SHORT TASK: Rename "wooden perch" to "tree branch" in the records from the start through the line containing "1104 millimetres". Return those lines with everything else unchanged.

LISTING:
════════════════════
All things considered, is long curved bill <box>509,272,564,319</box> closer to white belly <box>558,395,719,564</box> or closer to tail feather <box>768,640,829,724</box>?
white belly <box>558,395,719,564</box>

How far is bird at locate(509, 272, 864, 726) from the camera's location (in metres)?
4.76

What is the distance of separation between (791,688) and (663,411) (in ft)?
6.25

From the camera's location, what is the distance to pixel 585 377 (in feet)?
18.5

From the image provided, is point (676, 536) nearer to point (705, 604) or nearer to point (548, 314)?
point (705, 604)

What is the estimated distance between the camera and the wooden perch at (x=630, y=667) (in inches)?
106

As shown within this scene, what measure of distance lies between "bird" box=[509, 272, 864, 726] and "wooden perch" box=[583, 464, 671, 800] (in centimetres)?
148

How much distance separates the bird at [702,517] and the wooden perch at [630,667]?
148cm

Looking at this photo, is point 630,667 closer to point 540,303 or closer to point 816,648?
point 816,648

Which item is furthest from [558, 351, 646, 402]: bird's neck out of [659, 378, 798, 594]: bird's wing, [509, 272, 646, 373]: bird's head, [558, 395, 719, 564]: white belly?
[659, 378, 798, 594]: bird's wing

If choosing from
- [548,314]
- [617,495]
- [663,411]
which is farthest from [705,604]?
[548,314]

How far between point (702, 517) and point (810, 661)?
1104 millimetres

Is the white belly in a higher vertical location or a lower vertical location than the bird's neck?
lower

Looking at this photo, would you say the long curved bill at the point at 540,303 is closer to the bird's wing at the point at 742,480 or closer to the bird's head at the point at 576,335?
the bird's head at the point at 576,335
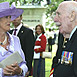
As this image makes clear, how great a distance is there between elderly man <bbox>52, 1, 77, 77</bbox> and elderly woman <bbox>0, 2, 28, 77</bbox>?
0.96 meters

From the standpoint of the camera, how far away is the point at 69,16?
104 inches

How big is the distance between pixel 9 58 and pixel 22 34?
1444mm

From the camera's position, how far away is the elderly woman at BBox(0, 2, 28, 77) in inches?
136

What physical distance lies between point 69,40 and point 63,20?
0.21 meters

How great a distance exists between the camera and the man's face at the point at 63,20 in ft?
8.76

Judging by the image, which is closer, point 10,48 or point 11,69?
point 11,69

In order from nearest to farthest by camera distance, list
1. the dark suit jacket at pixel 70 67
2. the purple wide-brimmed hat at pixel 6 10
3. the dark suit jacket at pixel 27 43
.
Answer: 1. the dark suit jacket at pixel 70 67
2. the purple wide-brimmed hat at pixel 6 10
3. the dark suit jacket at pixel 27 43

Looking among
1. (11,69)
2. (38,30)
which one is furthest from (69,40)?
(38,30)

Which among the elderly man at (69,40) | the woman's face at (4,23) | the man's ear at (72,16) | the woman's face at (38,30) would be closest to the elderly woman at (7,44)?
the woman's face at (4,23)

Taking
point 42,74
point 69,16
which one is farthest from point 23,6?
point 69,16

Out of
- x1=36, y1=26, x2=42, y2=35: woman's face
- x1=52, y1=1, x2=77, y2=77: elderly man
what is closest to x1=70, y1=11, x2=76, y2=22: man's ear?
x1=52, y1=1, x2=77, y2=77: elderly man

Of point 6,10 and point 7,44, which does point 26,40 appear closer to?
point 7,44

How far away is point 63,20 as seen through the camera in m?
2.71

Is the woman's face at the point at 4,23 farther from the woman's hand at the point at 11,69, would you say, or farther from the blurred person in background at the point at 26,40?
the blurred person in background at the point at 26,40
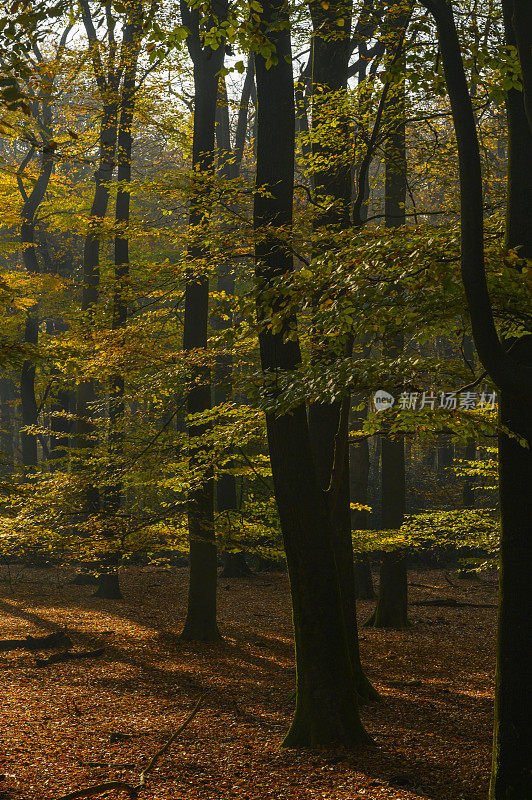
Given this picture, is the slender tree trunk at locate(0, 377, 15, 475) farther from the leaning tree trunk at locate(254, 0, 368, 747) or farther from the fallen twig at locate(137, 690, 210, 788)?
the leaning tree trunk at locate(254, 0, 368, 747)

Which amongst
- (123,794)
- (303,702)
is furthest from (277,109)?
(123,794)

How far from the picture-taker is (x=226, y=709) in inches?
310

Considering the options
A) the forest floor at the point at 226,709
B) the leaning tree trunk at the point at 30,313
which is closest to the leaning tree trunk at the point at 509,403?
the forest floor at the point at 226,709

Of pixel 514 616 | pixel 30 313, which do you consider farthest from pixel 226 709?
pixel 30 313

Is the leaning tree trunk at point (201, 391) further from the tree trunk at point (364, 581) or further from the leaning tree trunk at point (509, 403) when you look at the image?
the leaning tree trunk at point (509, 403)

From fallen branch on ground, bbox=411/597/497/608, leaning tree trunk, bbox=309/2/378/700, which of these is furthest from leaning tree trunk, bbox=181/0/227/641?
fallen branch on ground, bbox=411/597/497/608

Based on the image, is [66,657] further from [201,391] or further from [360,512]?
[360,512]

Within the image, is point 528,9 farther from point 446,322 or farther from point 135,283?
point 135,283

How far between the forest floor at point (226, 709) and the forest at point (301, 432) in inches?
1.7

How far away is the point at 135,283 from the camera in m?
9.86

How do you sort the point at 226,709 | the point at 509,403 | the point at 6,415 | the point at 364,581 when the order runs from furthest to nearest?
the point at 6,415 < the point at 364,581 < the point at 226,709 < the point at 509,403

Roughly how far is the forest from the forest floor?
0.14 feet

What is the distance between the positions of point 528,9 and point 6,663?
9.83 m

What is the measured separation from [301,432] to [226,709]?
3.70 meters
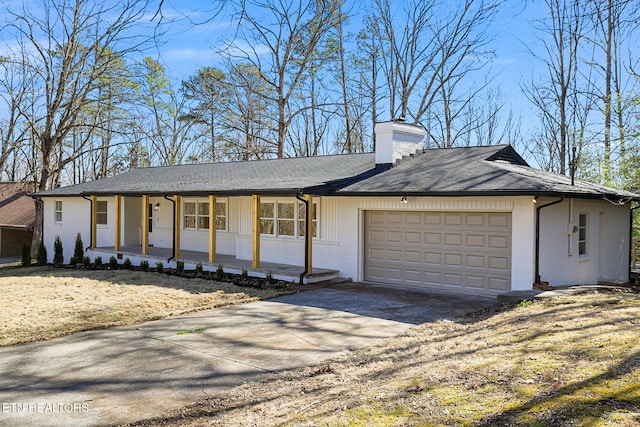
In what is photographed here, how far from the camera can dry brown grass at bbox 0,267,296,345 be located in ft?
27.8

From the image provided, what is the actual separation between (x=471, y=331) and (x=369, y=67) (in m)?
23.3

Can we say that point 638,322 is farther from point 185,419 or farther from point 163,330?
point 163,330

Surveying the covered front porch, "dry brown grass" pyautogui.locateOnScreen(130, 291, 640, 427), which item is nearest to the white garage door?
the covered front porch

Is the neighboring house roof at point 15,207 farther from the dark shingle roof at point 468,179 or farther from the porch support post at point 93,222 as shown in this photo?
the dark shingle roof at point 468,179

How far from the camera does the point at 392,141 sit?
1434cm

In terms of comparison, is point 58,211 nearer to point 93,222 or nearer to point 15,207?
point 93,222

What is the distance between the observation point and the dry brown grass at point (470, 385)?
12.8 ft

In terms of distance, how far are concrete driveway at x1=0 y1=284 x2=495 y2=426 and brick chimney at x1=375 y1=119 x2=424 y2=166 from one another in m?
5.14

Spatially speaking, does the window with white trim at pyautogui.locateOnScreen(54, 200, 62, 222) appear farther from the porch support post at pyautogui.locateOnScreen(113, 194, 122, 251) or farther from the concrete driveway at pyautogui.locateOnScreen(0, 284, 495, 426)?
the concrete driveway at pyautogui.locateOnScreen(0, 284, 495, 426)

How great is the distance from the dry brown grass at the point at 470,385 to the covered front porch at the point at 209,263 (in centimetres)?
601

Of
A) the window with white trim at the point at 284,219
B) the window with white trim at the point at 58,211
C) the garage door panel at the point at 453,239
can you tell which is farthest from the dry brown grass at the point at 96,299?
the window with white trim at the point at 58,211

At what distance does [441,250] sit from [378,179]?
102 inches

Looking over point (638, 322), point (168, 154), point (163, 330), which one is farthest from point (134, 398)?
point (168, 154)

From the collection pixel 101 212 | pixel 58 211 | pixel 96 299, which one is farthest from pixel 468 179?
pixel 58 211
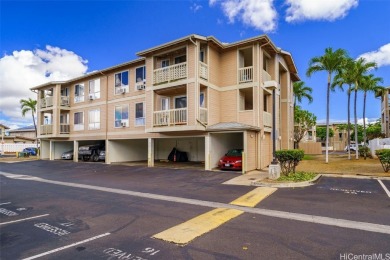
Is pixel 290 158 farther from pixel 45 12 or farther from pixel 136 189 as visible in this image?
pixel 45 12

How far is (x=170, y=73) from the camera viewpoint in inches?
714

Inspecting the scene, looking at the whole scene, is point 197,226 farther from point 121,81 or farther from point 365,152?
point 365,152

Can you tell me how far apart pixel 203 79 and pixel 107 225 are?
13.0m

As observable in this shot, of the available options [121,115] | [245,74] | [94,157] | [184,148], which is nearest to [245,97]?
[245,74]

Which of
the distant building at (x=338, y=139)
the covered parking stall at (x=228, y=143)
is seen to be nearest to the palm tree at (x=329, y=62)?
the covered parking stall at (x=228, y=143)

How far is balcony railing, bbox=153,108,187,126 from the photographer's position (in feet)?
57.1

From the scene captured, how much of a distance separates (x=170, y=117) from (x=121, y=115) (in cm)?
728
════════════════════
WRITTEN SOLUTION:
All things considered, is long curved bill <box>509,272,564,319</box> closer to white belly <box>558,395,719,564</box> or closer to tail feather <box>768,640,829,724</box>?
white belly <box>558,395,719,564</box>

How far is bird at locate(509, 272, 864, 726) from the camera's location (in metres)?
4.76

What is the distance of separation between (791,688) and (663,411) (in ft)?
6.25

From the camera's location, what is the distance to pixel 585 377 (in feet)?
18.5

From the image provided, is point (676, 536) nearer to point (705, 604) or nearer to point (548, 314)?
point (705, 604)

What is the estimated distance between the camera and the tree branch at (x=630, y=667) (in inches)?
106

As shown within this scene, what measure of distance lies between "bird" box=[509, 272, 864, 726] and "tree branch" box=[583, 464, 671, 800] (in centimetres)?
148

How much distance separates the bird at [702,517] and the tree branch at [630,667]?
148cm

Looking at this photo, is point 630,667 closer to point 540,303 or closer to point 816,648?
point 816,648

Which item is furthest from [558, 351, 646, 402]: bird's neck out of [659, 378, 798, 594]: bird's wing, [509, 272, 646, 373]: bird's head, [558, 395, 719, 564]: white belly?
[659, 378, 798, 594]: bird's wing

If choosing from
- [548,314]
- [617,495]
- [663,411]
which is farthest from [705,604]?
[548,314]

How far between point (702, 517) and point (810, 661)?
1104 millimetres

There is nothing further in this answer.